* TASK OBJECTIVE
All of the data below must be repeated exactly.

--*--

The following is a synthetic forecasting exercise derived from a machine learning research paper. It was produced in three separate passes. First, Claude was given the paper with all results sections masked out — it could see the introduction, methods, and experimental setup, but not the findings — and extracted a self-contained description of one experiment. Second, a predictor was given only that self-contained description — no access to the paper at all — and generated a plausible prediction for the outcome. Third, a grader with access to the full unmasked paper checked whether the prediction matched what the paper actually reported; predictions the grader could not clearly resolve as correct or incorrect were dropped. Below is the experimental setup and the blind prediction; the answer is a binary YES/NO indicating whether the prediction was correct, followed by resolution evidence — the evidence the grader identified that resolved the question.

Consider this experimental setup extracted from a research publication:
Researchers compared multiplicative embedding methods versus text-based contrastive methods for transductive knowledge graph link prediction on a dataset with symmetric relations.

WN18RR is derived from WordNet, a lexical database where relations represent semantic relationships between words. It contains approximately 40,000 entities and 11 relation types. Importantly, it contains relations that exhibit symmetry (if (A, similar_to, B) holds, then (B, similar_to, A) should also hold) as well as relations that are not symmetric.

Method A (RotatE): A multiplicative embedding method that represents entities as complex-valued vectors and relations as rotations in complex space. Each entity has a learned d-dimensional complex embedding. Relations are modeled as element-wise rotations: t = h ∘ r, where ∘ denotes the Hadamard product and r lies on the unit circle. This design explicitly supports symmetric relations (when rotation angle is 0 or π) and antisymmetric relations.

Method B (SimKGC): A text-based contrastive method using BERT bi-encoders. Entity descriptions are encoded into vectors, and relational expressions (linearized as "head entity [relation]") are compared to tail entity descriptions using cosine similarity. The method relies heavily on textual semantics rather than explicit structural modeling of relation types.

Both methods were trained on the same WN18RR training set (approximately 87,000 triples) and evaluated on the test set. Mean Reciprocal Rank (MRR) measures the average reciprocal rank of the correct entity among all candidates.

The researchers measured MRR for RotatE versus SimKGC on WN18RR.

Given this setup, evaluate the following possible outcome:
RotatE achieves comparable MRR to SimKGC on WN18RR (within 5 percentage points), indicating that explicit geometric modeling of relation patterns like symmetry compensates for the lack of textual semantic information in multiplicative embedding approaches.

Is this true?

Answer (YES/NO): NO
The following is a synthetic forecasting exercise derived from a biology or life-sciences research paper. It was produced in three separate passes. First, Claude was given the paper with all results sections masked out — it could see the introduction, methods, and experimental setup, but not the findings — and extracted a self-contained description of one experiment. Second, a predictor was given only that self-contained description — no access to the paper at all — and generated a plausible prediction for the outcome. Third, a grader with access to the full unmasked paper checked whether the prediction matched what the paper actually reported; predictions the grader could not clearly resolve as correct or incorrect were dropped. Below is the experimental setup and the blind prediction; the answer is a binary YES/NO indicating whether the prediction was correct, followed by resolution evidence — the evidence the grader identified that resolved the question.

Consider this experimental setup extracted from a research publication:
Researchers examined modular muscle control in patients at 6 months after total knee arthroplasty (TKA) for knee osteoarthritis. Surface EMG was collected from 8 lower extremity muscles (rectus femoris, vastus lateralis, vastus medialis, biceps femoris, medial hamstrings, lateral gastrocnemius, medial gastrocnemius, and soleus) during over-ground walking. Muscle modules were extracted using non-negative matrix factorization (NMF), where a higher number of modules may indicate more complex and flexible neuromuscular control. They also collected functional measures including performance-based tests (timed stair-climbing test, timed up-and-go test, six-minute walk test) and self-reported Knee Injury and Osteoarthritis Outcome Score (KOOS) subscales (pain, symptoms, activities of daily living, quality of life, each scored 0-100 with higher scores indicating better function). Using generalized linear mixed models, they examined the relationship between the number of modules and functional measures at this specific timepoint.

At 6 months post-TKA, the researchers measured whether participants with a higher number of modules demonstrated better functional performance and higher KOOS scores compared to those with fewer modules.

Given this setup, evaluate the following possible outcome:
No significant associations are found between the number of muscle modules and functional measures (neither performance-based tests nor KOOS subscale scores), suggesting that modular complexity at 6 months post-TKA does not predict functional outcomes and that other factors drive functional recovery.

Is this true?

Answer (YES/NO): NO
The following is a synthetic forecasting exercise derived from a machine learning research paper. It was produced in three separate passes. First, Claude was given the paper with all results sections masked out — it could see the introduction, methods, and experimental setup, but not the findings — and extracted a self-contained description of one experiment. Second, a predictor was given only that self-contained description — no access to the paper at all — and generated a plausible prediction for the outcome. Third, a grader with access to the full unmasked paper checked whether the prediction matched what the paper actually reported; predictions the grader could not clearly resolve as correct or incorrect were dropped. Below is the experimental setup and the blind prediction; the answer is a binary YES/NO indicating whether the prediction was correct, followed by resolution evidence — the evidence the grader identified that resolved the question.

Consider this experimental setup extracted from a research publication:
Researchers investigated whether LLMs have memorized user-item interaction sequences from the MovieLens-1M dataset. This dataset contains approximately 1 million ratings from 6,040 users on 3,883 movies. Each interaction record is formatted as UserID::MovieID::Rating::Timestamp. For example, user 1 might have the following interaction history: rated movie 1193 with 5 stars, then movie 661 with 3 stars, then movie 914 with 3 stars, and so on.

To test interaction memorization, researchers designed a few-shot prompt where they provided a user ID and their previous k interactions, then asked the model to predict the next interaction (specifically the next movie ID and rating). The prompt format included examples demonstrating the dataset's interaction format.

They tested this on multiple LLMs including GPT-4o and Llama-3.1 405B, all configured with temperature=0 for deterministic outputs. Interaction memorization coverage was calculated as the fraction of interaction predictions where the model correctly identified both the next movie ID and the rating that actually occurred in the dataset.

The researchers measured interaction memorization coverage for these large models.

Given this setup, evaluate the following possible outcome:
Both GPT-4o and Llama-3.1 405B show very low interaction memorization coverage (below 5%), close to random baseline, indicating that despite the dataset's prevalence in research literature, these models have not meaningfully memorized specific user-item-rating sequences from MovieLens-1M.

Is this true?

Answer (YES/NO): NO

--*--

* TASK OUTPUT
The following is a synthetic forecasting exercise derived from a machine learning research paper. It was produced in three separate passes. First, Claude was given the paper with all results sections masked out — it could see the introduction, methods, and experimental setup, but not the findings — and extracted a self-contained description of one experiment. Second, a predictor was given only that self-contained description — no access to the paper at all — and generated a plausible prediction for the outcome. Third, a grader with access to the full unmasked paper checked whether the prediction matched what the paper actually reported; predictions the grader could not clearly resolve as correct or incorrect were dropped. Below is the experimental setup and the blind prediction; the answer is a binary YES/NO indicating whether the prediction was correct, followed by resolution evidence — the evidence the grader identified that resolved the question.

Consider this experimental setup extracted from a research publication:
Researchers compared multiplicative embedding methods versus text-based contrastive methods for transductive knowledge graph link prediction on a dataset with symmetric relations.

WN18RR is derived from WordNet, a lexical database where relations represent semantic relationships between words. It contains approximately 40,000 entities and 11 relation types. Importantly, it contains relations that exhibit symmetry (if (A, similar_to, B) holds, then (B, similar_to, A) should also hold) as well as relations that are not symmetric.

Method A (RotatE): A multiplicative embedding method that represents entities as complex-valued vectors and relations as rotations in complex space. Each entity has a learned d-dimensional complex embedding. Relations are modeled as element-wise rotations: t = h ∘ r, where ∘ denotes the Hadamard product and r lies on the unit circle. This design explicitly supports symmetric relations (when rotation angle is 0 or π) and antisymmetric relations.

Method B (SimKGC): A text-based contrastive method using BERT bi-encoders. Entity descriptions are encoded into vectors, and relational expressions (linearized as "head entity [relation]") are compared to tail entity descriptions using cosine similarity. The method relies heavily on textual semantics rather than explicit structural modeling of relation types.

Both methods were trained on the same WN18RR training set (approximately 87,000 triples) and evaluated on the test set. Mean Reciprocal Rank (MRR) measures the average reciprocal rank of the correct entity among all candidates.

The researchers measured MRR for RotatE versus SimKGC on WN18RR.

Given this setup, evaluate the following possible outcome:
RotatE achieves comparable MRR to SimKGC on WN18RR (within 5 percentage points), indicating that explicit geometric modeling of relation patterns like symmetry compensates for the lack of textual semantic information in multiplicative embedding approaches.

Is this true?

Answer (YES/NO): NO
The following is a synthetic forecasting exercise derived from a biology or life-sciences research paper. It was produced in three separate passes. First, Claude was given the paper with all results sections masked out — it could see the introduction, methods, and experimental setup, but not the findings — and extracted a self-contained description of one experiment. Second, a predictor was given only that self-contained description — no access to the paper at all — and generated a plausible prediction for the outcome. Third, a grader with access to the full unmasked paper checked whether the prediction matched what the paper actually reported; predictions the grader could not clearly resolve as correct or incorrect were dropped. Below is the experimental setup and the blind prediction; the answer is a binary YES/NO indicating whether the prediction was correct, followed by resolution evidence — the evidence the grader identified that resolved the question.

Consider this experimental setup extracted from a research publication:
Researchers examined modular muscle control in patients at 6 months after total knee arthroplasty (TKA) for knee osteoarthritis. Surface EMG was collected from 8 lower extremity muscles (rectus femoris, vastus lateralis, vastus medialis, biceps femoris, medial hamstrings, lateral gastrocnemius, medial gastrocnemius, and soleus) during over-ground walking. Muscle modules were extracted using non-negative matrix factorization (NMF), where a higher number of modules may indicate more complex and flexible neuromuscular control. They also collected functional measures including performance-based tests (timed stair-climbing test, timed up-and-go test, six-minute walk test) and self-reported Knee Injury and Osteoarthritis Outcome Score (KOOS) subscales (pain, symptoms, activities of daily living, quality of life, each scored 0-100 with higher scores indicating better function). Using generalized linear mixed models, they examined the relationship between the number of modules and functional measures at this specific timepoint.

At 6 months post-TKA, the researchers measured whether participants with a higher number of modules demonstrated better functional performance and higher KOOS scores compared to those with fewer modules.

Given this setup, evaluate the following possible outcome:
No significant associations are found between the number of muscle modules and functional measures (neither performance-based tests nor KOOS subscale scores), suggesting that modular complexity at 6 months post-TKA does not predict functional outcomes and that other factors drive functional recovery.

Is this true?

Answer (YES/NO): NO
The following is a synthetic forecasting exercise derived from a machine learning research paper. It was produced in three separate passes. First, Claude was given the paper with all results sections masked out — it could see the introduction, methods, and experimental setup, but not the findings — and extracted a self-contained description of one experiment. Second, a predictor was given only that self-contained description — no access to the paper at all — and generated a plausible prediction for the outcome. Third, a grader with access to the full unmasked paper checked whether the prediction matched what the paper actually reported; predictions the grader could not clearly resolve as correct or incorrect were dropped. Below is the experimental setup and the blind prediction; the answer is a binary YES/NO indicating whether the prediction was correct, followed by resolution evidence — the evidence the grader identified that resolved the question.

Consider this experimental setup extracted from a research publication:
Researchers investigated whether LLMs have memorized user-item interaction sequences from the MovieLens-1M dataset. This dataset contains approximately 1 million ratings from 6,040 users on 3,883 movies. Each interaction record is formatted as UserID::MovieID::Rating::Timestamp. For example, user 1 might have the following interaction history: rated movie 1193 with 5 stars, then movie 661 with 3 stars, then movie 914 with 3 stars, and so on.

To test interaction memorization, researchers designed a few-shot prompt where they provided a user ID and their previous k interactions, then asked the model to predict the next interaction (specifically the next movie ID and rating). The prompt format included examples demonstrating the dataset's interaction format.

They tested this on multiple LLMs including GPT-4o and Llama-3.1 405B, all configured with temperature=0 for deterministic outputs. Interaction memorization coverage was calculated as the fraction of interaction predictions where the model correctly identified both the next movie ID and the rating that actually occurred in the dataset.

The researchers measured interaction memorization coverage for these large models.

Given this setup, evaluate the following possible outcome:
Both GPT-4o and Llama-3.1 405B show very low interaction memorization coverage (below 5%), close to random baseline, indicating that despite the dataset's prevalence in research literature, these models have not meaningfully memorized specific user-item-rating sequences from MovieLens-1M.

Is this true?

Answer (YES/NO): NO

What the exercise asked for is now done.